In recent days, there have been several attempts to establish humanitarian corridors, but they have not been without setbacks. The Ukrainian Foreign Minister has indicated that between 300,000 and 400,000 people would remain “hostages” of the Russian forces and their allies, already without basic supplies or communications.
President Volodimir Zelenski this week denounced the death of a child from dehydration, “perhaps for the first time since the Nazi invasion.” “Listen to me, dear allies. A child has died of dehydration. In 2022! Said the president on his social networks.

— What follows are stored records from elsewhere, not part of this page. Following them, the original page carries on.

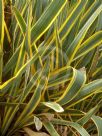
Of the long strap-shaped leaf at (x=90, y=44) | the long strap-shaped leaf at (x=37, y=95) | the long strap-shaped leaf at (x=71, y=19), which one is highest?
the long strap-shaped leaf at (x=71, y=19)

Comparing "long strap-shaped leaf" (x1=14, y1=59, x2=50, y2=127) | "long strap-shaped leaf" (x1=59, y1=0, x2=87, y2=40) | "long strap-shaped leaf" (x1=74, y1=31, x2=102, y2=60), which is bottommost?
"long strap-shaped leaf" (x1=14, y1=59, x2=50, y2=127)

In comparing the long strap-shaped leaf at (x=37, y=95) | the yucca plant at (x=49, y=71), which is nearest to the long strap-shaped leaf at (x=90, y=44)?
the yucca plant at (x=49, y=71)

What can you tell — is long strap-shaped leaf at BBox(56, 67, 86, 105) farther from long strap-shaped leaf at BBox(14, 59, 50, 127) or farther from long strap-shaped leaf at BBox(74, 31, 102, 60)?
long strap-shaped leaf at BBox(74, 31, 102, 60)

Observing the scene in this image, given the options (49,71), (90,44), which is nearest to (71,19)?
(90,44)

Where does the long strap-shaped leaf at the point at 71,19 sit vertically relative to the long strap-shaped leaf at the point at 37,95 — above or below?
above

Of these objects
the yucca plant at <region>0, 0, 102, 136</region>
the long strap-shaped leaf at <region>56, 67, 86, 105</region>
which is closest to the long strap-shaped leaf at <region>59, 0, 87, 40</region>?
the yucca plant at <region>0, 0, 102, 136</region>

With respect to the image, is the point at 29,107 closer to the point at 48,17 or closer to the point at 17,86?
→ the point at 17,86

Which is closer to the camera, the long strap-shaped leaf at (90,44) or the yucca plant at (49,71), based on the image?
the yucca plant at (49,71)

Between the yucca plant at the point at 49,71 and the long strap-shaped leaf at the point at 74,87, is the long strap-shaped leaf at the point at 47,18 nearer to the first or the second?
the yucca plant at the point at 49,71
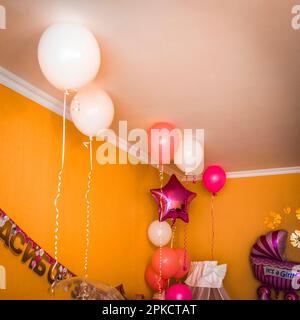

Kiev has put this case as an example of a humanitarian crisis that Olexander, an MSF worker, has seen first-hand. “In Mariupol, right now there is no drinking water, nothing, and there is nowhere to get it“, he says in a recording distributed by the NGO itself.
People survive as they can, “looking for fountains in the parks or collecting water from the roofs when the snow melts.” In addition, warns Olexander, citizens “have no way of finding food and they cannot make a fire to cook with.”
“The situation for those who have small children is also very, very bad, because they need many more things, such as hygiene products, and there is no way to find them anywhere,” he adds.
The local authorities of Mariúpol denounce that more than a thousand people have died as a result of the siege and the combats, a figure impossible to verify.
The UN High Commissioner for Human Rights The number of deaths in the entire country is 516, but it expressly cites the lack of knowledge of what is happening in Mariúpol among its arguments to advance that the real figure will be “considerably higher”.
The United Nations Office for the Coordination of Humanitarian Affairs (OCHA) points out that “needs continue to accumulate (in Mariupol, where hundreds of thousands of people have been trapped for more than ten days in extreme conditions).